Contenzioso

Rassegna della Cassazione

di Elio Cherubini, Toffoletto De Luca Tamajo e Soci


Procedimento disciplinare e richiesta di audizione personale
Accertamento giudiziale di un rapporto di lavoro a tempo indeterminato e patto di prova
Controlli del datore di lavoro a mezzo di agenzia investigativa
Licenziamento di dirigente
Licenziamento per giusta causa

Procedimento disciplinare e richiesta di audizione personale

Cass. Sez. Lav. 12 gennaio 2017, n. 625

Pres. Venuti; Rel. De Marinis; P.M. Matera; Ric. R.D.; Contr.
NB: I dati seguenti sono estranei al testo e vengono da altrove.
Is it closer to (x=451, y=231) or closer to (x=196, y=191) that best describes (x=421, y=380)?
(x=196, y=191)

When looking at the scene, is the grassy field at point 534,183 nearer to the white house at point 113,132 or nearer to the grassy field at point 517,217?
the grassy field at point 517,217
C.B.D.C.C. soc. coop.

Procedimento disciplinare - Richiesta di audizione personale - Impossibilità del lavoratore a presenziare - Malattia - Onere della prova a carico del lavoratore - Sussistenza

Il lavoratore che, a fronte della contestazione disciplinare ricevuta, abbia richiesto, ai fini dell'esercizio del proprio diritto di difesa, di valersi dell'audizione di cui all'art. 7, comma 2, l. n. 300/1970 e che, una volta convocato, versi nell'impossibilità di esercitare il proprio diritto a causa di condizioni di salute ostative, ha l'onere di dimostrare di essersi trovato nelle predette condizioni di incompatibilità con l'espletamento dell'audizione orale, non essendo a tal fine sufficiente la semplice sua attestazione della situazione ostativa.

Nota

Con la sentenza in epigrafe la Corte di Cassazione affronta la delicata questione del procedimento disciplinare, e precisamente si occupa del caso in cui il dipendente, pur avendo richiesto l'audizione personale al fine di fornire le proprie giustificazioni rispetto al comportamento contestato, si sia successivamente trovato nell'impossibilità di presenziare a tale appuntamento, a causa di condizioni di salute ostative.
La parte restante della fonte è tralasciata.